Repeat, word for word, the lines of the stored data from the line containing "When examining" through the end of the stored data.

-------- Stored rows --------

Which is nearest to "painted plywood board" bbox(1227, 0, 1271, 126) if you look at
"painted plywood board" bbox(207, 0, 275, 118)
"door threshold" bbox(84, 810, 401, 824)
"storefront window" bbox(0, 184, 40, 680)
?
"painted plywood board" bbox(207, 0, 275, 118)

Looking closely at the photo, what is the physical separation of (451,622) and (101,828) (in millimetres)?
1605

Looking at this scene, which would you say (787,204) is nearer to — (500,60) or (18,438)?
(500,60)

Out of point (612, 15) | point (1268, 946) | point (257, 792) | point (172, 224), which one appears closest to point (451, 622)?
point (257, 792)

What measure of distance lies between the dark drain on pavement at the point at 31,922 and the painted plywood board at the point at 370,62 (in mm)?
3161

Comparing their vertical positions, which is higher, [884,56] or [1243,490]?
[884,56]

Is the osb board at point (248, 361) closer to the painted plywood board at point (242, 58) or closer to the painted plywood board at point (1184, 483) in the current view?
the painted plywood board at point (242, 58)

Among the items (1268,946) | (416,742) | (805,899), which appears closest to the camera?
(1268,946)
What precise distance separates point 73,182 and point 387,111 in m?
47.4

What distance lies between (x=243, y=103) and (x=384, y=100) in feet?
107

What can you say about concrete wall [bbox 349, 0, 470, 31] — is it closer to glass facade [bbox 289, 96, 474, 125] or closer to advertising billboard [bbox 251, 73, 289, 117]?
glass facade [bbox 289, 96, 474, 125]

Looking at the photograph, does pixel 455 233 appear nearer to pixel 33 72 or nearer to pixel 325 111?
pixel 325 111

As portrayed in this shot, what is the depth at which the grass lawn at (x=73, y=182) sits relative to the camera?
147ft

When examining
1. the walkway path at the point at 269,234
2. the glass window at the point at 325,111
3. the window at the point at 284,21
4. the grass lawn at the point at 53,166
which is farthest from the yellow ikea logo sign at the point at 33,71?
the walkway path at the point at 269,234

--------

## [Answer to this problem]
When examining
1. the walkway path at the point at 269,234
2. the glass window at the point at 325,111
3. the window at the point at 284,21
4. the grass lawn at the point at 53,166
which is farthest from the yellow ikea logo sign at the point at 33,71?
the walkway path at the point at 269,234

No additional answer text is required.